As I work with and minister to people of varying social and economic situations, the knowledge of how to live is clearly missing ... and I say that for my own soul much of the time. Our culture is good at determining how to be successful, how to progress, how to compete and win. But, there is very little awareness of how to live a good life - well, aside from the materialistic, shallow definitions given to us through television ads and billboards.

Those streams of culture - or more likely flood waters - are quick to suggest that meaning comes through acquisition and possession. But, the more I read rich souls and study Scripture, the more I get the sense that the good life comes through a deep awareness of God in all of life and through practices and habits that train us to be more deeply and fully aware of God. There is no easy way around it: living well means a good deal of training and preparing to live well. This - I am aware - flies in the face of what Dallas Willard calls "vampire Christianity" where we willingly take the blood of Christ for our forgiveness and peace of mind but abandon a life of decency, justice and holiness as the cross that it is (click here for more; Willard cites A. W. Tozer as the source of this modern heresy).

This takes me back to the voices of homeless men and women I heard last night on the DVD. When you get to the point of homelessness - of being down and out - there really isn't anything you can buy or obtain that will get you out of the pit. At the bottom is only a long, arduous path of recovery, which includes learning all over again how to live: how to manage money, how to say no to destructive forces and yes to positive habits. That's about it. Well, there are two other critical things - two things the Christian tradition holds dearly:

1. The role of the Spirit in leading our regeneration in Christ.
2. The value of community and ceremonies to help us remember that we are not in this alone.

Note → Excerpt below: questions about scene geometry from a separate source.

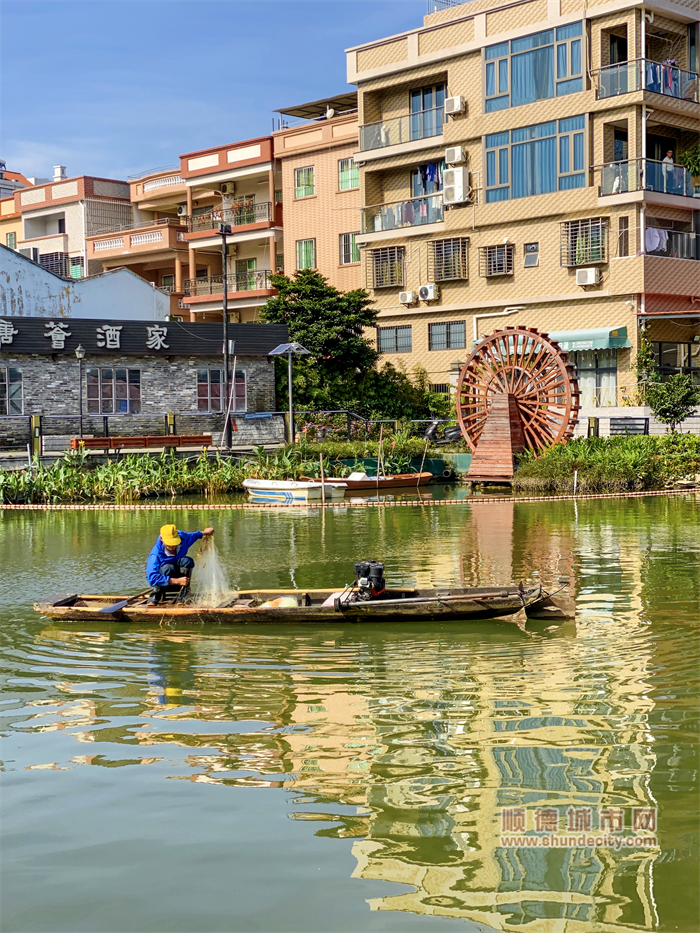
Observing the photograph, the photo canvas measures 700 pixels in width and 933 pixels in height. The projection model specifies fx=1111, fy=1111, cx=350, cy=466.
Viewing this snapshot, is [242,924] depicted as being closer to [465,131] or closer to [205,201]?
[465,131]

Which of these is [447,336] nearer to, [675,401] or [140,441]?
[675,401]

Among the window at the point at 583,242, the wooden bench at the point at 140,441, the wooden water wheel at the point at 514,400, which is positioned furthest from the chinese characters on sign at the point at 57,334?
the window at the point at 583,242

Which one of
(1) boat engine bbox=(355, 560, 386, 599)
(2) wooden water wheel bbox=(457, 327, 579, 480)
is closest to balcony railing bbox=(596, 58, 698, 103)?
(2) wooden water wheel bbox=(457, 327, 579, 480)

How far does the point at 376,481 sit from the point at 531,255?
13926 mm

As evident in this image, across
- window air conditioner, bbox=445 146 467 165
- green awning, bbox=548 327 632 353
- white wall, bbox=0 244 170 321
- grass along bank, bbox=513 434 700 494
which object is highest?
window air conditioner, bbox=445 146 467 165

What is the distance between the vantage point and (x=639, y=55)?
1485 inches

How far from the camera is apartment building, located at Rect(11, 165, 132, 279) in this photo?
62.3 m

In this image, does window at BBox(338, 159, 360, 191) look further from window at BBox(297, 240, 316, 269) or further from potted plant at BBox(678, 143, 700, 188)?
potted plant at BBox(678, 143, 700, 188)

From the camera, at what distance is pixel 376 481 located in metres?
32.0

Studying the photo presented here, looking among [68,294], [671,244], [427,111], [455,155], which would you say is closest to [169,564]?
[671,244]

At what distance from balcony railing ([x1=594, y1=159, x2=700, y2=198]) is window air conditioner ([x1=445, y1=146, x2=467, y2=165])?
20.0ft

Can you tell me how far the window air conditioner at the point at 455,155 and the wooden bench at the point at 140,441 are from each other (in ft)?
49.2

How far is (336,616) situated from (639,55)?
101ft

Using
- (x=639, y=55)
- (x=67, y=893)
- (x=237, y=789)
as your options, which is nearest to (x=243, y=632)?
(x=237, y=789)
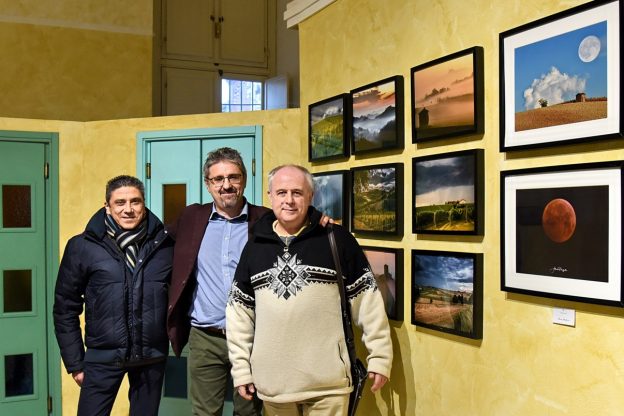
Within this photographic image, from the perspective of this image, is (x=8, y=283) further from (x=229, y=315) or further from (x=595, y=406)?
(x=595, y=406)

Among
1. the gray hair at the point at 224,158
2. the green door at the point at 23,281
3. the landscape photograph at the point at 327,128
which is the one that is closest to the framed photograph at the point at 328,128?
the landscape photograph at the point at 327,128

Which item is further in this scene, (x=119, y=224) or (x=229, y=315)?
(x=119, y=224)

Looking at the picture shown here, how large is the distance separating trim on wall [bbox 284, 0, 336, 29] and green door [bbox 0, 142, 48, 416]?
177cm

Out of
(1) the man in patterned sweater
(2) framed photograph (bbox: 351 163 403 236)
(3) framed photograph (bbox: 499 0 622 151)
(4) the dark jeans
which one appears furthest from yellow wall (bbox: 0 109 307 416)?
(3) framed photograph (bbox: 499 0 622 151)

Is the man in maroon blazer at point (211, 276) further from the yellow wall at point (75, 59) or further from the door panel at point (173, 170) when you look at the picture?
the yellow wall at point (75, 59)

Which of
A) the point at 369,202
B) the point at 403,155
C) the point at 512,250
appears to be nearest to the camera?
the point at 512,250

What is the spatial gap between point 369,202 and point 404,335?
0.62 meters

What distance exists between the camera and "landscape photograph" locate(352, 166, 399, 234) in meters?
2.68

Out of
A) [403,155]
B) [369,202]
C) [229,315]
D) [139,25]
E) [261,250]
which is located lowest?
[229,315]

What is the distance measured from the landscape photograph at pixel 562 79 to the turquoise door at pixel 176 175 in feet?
6.85

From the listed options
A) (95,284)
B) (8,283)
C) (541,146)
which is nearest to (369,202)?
(541,146)

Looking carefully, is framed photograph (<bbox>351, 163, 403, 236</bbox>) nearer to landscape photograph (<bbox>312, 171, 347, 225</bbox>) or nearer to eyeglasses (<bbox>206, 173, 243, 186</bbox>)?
landscape photograph (<bbox>312, 171, 347, 225</bbox>)

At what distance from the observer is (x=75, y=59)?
17.7 ft

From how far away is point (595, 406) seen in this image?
1.78m
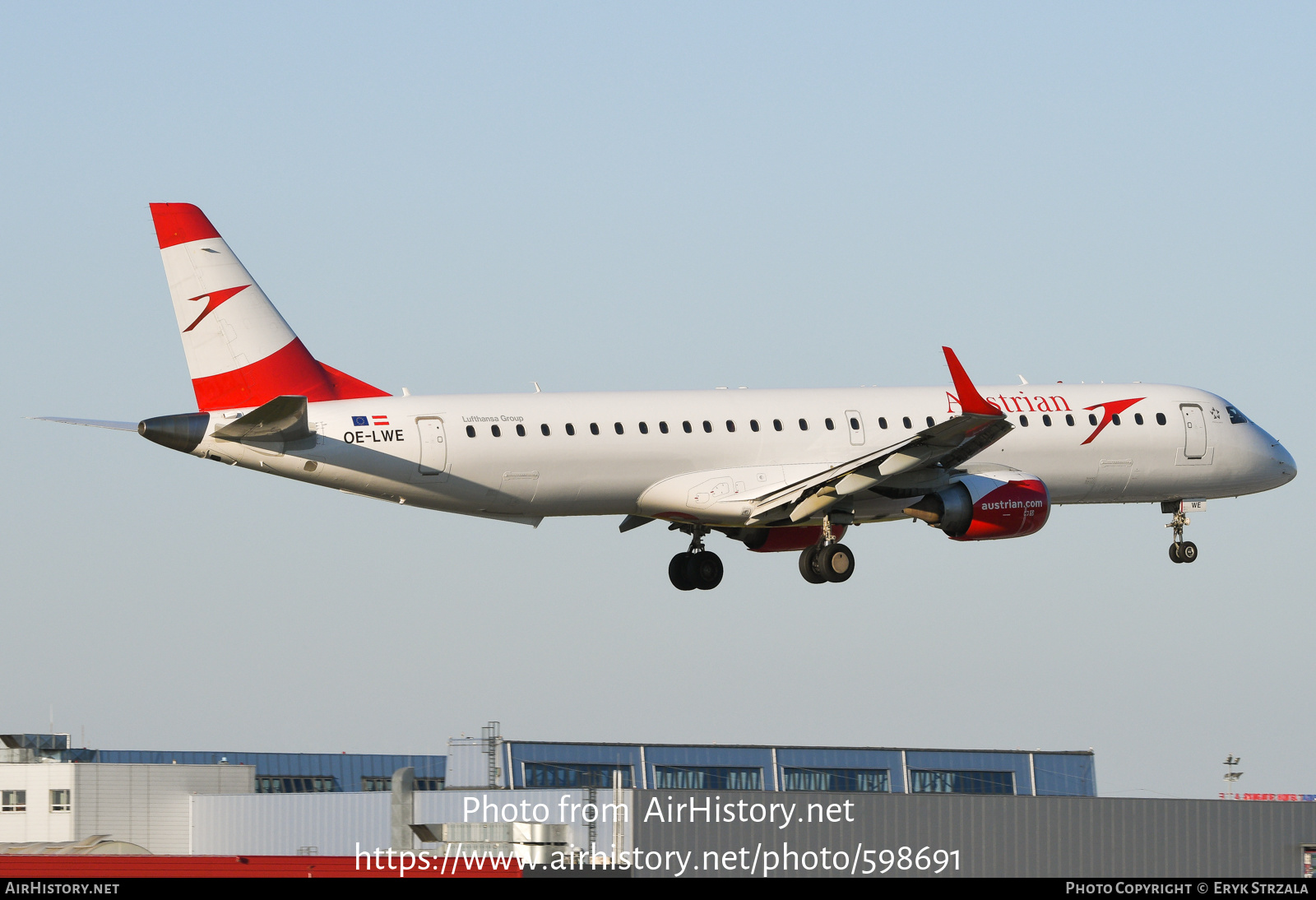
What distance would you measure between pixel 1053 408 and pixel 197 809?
31052 millimetres

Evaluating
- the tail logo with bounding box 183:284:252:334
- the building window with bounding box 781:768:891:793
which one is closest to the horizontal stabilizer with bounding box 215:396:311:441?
the tail logo with bounding box 183:284:252:334

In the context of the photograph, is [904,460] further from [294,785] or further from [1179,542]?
[294,785]

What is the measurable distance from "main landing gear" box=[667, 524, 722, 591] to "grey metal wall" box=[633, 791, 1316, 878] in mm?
5363

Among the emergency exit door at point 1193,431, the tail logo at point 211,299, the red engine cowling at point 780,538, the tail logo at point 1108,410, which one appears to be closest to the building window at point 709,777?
the red engine cowling at point 780,538

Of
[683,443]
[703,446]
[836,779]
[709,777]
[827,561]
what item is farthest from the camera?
[836,779]

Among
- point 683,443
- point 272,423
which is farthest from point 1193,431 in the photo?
point 272,423

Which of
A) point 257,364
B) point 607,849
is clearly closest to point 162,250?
point 257,364

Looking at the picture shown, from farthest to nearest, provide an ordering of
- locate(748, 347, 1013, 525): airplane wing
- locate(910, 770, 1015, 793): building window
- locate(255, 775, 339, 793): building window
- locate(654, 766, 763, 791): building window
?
locate(255, 775, 339, 793): building window, locate(910, 770, 1015, 793): building window, locate(654, 766, 763, 791): building window, locate(748, 347, 1013, 525): airplane wing

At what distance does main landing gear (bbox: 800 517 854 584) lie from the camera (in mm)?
52938

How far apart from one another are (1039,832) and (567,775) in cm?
2498

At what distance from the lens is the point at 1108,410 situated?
55094 millimetres

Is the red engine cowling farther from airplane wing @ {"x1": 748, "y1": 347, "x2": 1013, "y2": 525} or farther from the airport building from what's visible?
the airport building

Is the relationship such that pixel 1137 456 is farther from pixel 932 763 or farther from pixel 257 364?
pixel 932 763

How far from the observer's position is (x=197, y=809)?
227ft
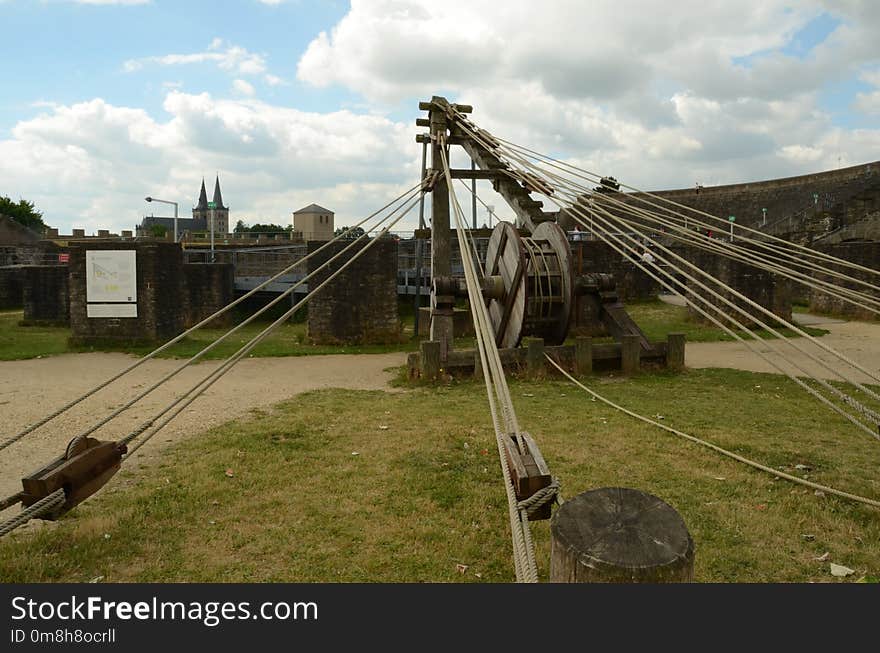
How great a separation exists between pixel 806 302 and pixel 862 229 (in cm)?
546

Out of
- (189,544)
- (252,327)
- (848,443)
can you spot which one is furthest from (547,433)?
(252,327)

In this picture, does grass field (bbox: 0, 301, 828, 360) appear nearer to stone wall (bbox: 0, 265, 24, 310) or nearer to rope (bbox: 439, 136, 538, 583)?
stone wall (bbox: 0, 265, 24, 310)

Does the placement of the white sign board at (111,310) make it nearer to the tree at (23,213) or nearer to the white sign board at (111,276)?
the white sign board at (111,276)

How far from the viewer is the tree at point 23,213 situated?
68.1m

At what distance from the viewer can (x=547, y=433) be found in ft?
21.0

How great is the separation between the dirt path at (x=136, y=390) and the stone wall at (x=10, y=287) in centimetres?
1399

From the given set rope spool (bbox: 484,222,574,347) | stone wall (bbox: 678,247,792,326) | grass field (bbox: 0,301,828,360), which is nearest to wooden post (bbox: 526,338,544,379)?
rope spool (bbox: 484,222,574,347)

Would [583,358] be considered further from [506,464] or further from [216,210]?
[216,210]

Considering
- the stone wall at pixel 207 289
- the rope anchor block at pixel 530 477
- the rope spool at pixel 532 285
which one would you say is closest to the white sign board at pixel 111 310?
the stone wall at pixel 207 289

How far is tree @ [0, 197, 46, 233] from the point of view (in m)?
68.1

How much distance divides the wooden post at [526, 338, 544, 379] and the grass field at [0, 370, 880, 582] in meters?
1.62

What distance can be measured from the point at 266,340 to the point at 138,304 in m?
2.83
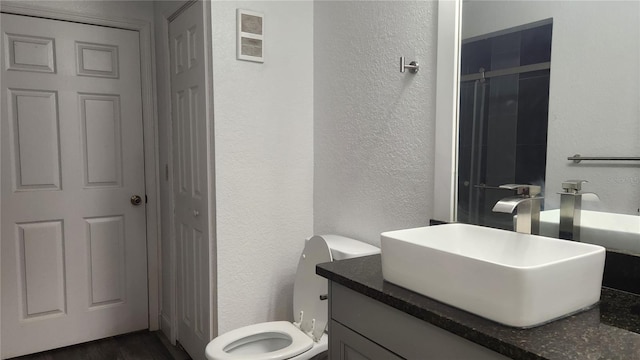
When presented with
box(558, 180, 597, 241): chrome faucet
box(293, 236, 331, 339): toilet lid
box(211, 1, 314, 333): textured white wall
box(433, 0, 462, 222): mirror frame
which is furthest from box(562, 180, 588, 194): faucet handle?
box(211, 1, 314, 333): textured white wall

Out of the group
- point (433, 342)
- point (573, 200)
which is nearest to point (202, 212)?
point (433, 342)

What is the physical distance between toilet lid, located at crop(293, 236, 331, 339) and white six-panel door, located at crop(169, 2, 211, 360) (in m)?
0.44

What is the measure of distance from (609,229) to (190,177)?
70.6 inches

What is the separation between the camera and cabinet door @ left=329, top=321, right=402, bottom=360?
106 centimetres

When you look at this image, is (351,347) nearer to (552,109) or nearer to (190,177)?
(552,109)

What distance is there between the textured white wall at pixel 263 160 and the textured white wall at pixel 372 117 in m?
0.09

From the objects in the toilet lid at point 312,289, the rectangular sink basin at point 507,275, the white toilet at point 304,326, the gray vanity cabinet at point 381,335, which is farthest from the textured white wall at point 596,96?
the toilet lid at point 312,289

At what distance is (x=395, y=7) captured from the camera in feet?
5.53

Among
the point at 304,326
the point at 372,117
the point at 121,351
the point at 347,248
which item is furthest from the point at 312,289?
the point at 121,351

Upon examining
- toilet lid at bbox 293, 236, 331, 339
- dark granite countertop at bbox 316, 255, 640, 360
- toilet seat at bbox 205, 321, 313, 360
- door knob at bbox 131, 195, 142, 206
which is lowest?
toilet seat at bbox 205, 321, 313, 360

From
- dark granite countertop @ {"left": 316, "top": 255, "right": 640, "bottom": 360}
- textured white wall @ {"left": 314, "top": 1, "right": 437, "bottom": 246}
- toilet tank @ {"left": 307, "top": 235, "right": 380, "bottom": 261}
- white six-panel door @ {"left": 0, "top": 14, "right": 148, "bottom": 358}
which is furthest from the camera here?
white six-panel door @ {"left": 0, "top": 14, "right": 148, "bottom": 358}

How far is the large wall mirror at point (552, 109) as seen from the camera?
1061 millimetres

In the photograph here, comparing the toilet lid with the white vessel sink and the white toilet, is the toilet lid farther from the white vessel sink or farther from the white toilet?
the white vessel sink

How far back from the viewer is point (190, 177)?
221 centimetres
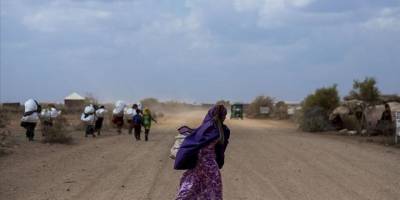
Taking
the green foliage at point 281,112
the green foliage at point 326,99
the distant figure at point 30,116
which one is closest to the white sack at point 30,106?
the distant figure at point 30,116

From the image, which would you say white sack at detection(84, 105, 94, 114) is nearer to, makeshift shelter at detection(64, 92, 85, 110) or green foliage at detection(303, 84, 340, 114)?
green foliage at detection(303, 84, 340, 114)

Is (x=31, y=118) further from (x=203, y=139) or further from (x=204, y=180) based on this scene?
(x=203, y=139)

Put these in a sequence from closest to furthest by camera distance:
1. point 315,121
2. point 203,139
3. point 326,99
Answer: point 203,139, point 315,121, point 326,99

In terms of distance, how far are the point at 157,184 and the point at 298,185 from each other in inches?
114

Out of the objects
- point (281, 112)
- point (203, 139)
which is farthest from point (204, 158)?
point (281, 112)

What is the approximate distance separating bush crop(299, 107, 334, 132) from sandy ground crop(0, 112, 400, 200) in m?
12.8

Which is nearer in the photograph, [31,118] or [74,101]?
[31,118]

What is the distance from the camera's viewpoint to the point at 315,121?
39156 millimetres

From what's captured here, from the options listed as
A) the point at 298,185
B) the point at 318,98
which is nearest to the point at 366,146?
the point at 298,185

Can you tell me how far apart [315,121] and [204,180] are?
30433 mm

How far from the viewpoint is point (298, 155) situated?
21750mm

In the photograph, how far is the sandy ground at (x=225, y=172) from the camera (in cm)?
1366

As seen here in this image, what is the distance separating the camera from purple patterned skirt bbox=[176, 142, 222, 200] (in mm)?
9314

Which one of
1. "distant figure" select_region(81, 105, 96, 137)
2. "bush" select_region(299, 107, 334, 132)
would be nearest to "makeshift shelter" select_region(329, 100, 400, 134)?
"bush" select_region(299, 107, 334, 132)
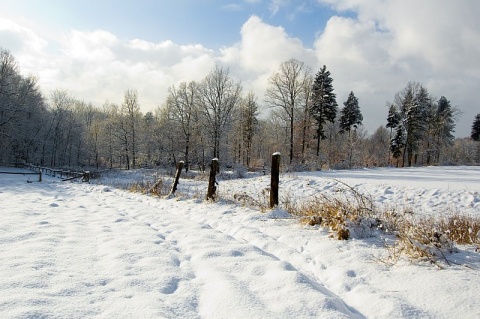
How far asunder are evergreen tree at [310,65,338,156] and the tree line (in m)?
0.13

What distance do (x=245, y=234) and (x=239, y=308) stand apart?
303cm

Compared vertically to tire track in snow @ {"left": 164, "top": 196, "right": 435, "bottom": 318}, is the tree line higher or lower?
higher

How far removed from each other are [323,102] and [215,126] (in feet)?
48.5

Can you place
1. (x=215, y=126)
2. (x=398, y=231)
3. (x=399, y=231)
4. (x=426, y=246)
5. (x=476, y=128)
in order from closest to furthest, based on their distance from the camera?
(x=426, y=246)
(x=399, y=231)
(x=398, y=231)
(x=215, y=126)
(x=476, y=128)

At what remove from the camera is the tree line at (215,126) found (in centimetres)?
3628

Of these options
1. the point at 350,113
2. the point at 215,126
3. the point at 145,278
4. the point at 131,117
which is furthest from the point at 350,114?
the point at 145,278

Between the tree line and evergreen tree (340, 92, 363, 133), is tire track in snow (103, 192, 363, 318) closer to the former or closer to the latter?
the tree line

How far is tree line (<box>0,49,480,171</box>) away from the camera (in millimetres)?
36281

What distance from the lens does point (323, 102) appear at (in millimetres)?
39406

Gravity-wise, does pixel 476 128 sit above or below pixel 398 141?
above

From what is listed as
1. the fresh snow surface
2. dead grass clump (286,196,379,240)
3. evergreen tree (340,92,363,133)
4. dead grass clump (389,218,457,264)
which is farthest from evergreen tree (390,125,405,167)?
dead grass clump (389,218,457,264)

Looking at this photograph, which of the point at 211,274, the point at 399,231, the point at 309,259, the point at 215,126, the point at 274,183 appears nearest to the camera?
the point at 211,274

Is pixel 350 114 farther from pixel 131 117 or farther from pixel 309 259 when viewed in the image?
pixel 309 259

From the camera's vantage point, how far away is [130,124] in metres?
48.9
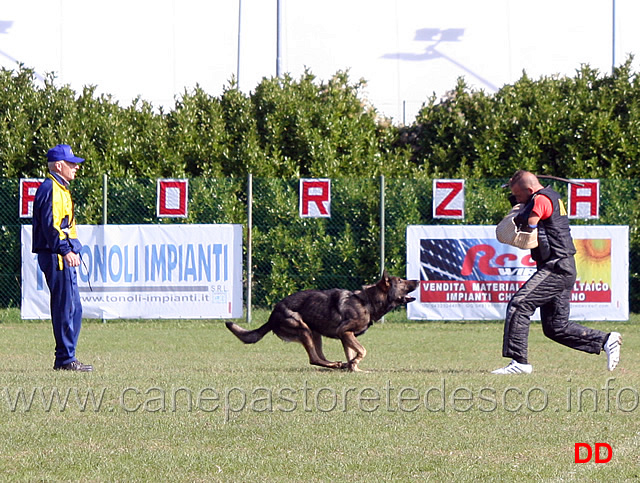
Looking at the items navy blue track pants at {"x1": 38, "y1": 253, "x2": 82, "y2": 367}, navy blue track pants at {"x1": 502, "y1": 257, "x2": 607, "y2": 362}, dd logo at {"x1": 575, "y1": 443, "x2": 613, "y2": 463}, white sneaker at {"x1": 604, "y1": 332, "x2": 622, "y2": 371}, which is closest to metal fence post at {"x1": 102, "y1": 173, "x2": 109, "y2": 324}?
navy blue track pants at {"x1": 38, "y1": 253, "x2": 82, "y2": 367}

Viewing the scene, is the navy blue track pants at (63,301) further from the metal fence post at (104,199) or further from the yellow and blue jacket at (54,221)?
the metal fence post at (104,199)

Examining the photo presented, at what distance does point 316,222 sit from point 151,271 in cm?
321

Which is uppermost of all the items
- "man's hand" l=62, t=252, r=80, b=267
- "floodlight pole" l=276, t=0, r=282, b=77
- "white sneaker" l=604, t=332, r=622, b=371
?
"floodlight pole" l=276, t=0, r=282, b=77

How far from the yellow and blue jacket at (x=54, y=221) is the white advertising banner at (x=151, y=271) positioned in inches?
291

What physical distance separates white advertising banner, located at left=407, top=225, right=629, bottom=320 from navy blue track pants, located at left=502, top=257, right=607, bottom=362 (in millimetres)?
7430

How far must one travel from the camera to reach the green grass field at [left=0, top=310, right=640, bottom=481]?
5445 millimetres

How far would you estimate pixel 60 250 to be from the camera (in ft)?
31.3

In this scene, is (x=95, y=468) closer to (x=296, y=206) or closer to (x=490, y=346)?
(x=490, y=346)

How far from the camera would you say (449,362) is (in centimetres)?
1141

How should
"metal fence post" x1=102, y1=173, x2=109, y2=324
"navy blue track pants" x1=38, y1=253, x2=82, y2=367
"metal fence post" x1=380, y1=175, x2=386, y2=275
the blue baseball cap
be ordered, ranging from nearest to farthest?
"navy blue track pants" x1=38, y1=253, x2=82, y2=367 < the blue baseball cap < "metal fence post" x1=102, y1=173, x2=109, y2=324 < "metal fence post" x1=380, y1=175, x2=386, y2=275

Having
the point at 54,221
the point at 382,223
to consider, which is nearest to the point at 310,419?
the point at 54,221

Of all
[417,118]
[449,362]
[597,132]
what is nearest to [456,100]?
[417,118]

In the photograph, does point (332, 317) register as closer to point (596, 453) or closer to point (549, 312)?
point (549, 312)

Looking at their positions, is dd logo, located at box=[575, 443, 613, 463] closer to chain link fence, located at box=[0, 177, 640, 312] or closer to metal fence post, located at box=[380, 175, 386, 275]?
metal fence post, located at box=[380, 175, 386, 275]
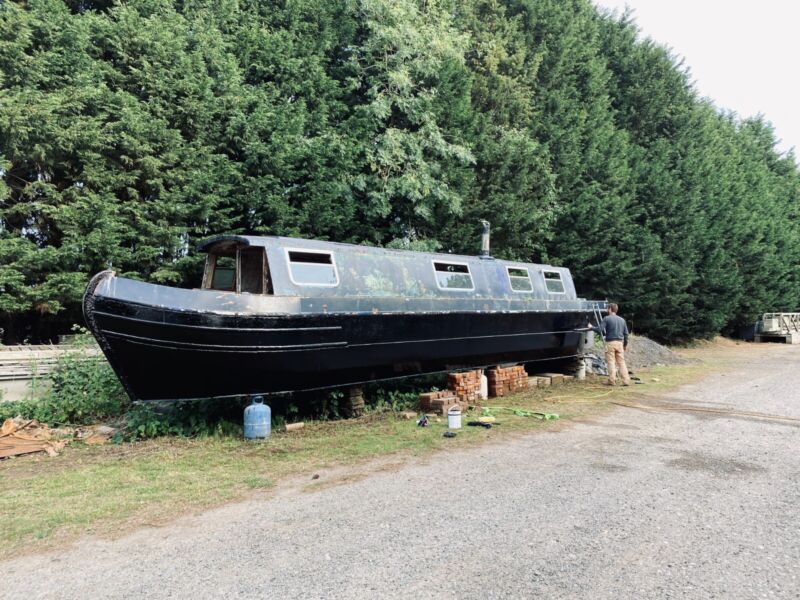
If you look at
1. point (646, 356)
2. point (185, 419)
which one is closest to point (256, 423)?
point (185, 419)

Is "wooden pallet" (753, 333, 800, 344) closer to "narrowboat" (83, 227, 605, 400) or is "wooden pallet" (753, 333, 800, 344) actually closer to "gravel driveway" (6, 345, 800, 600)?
"narrowboat" (83, 227, 605, 400)

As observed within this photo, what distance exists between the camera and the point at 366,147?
15898 mm

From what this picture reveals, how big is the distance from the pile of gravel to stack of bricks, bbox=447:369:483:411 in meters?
7.72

Without those two realities, our efforts - so others have said - amounts to strict legalism, frustration, and ultimately a return to despair.

So, there it is: we all have a need to know how to live well. I guess that's why Joel Osteen can sell a ton of books and why self-help is now quintessentially American. People are dying to live well. And, if someone can promise to help you in that endeavor (especially with an ivory smile), why wouldn't you want to listen. It is even more complicated because there is a great deal of truth in these self-help methods and "positive Christianity" efforts.

But (and I swear this will be the last thing), there is a problem with that stream ... and to illustrate, I want to tell you about Cool Whip.

Cool Whip promises to have 50% less calories than real whipped cream. The assumption here is that you'll consume less calories, but it denies the underlying problem: people don't need less calories; they need a different understanding of how to eat.

In the same way, we don't need better products (specifically new and flashy ones) to live better. What we need are ancient, proven rhythms and postures. To hand ourselves over to the current best seller is to let in any number of "additives" that may just be counterproductive, if not destructive. So, that's it. I just finally had some pieces of the puzzle fall into place after a long period of looking long and hard at disorder.